§ Goal of the exercise:
Return the data below exactly, but only from the line containing "black-chrome-40" through the line containing "Determinação do Grau", with both of those lines included.

§ Dataset:
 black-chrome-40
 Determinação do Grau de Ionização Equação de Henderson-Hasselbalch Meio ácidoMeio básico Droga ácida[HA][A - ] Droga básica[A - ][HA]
...
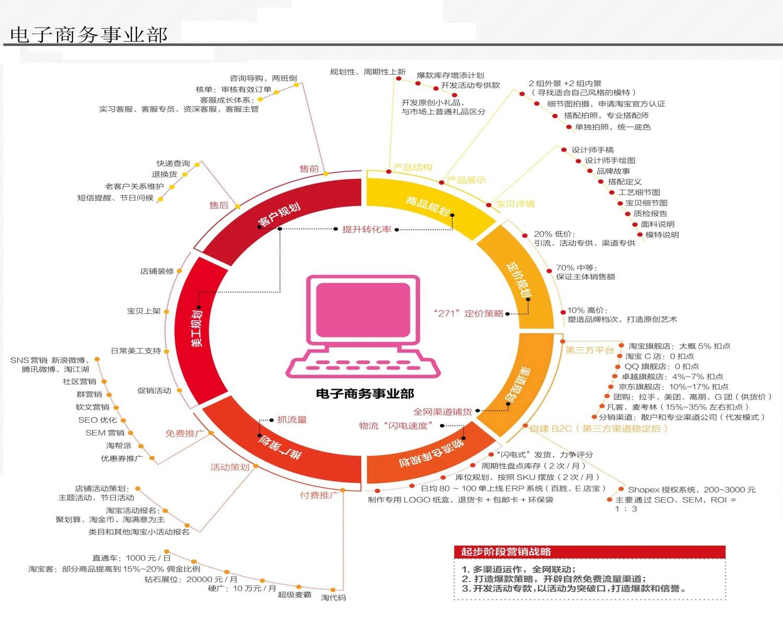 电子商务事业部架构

§ Answer box:
 black-chrome-40
 Determinação do Grau de Ionização Equação de Henderson-Hasselbalch Meio ácidoMeio básico Droga ácida[HA][A - ] Droga básica[A - ][HA]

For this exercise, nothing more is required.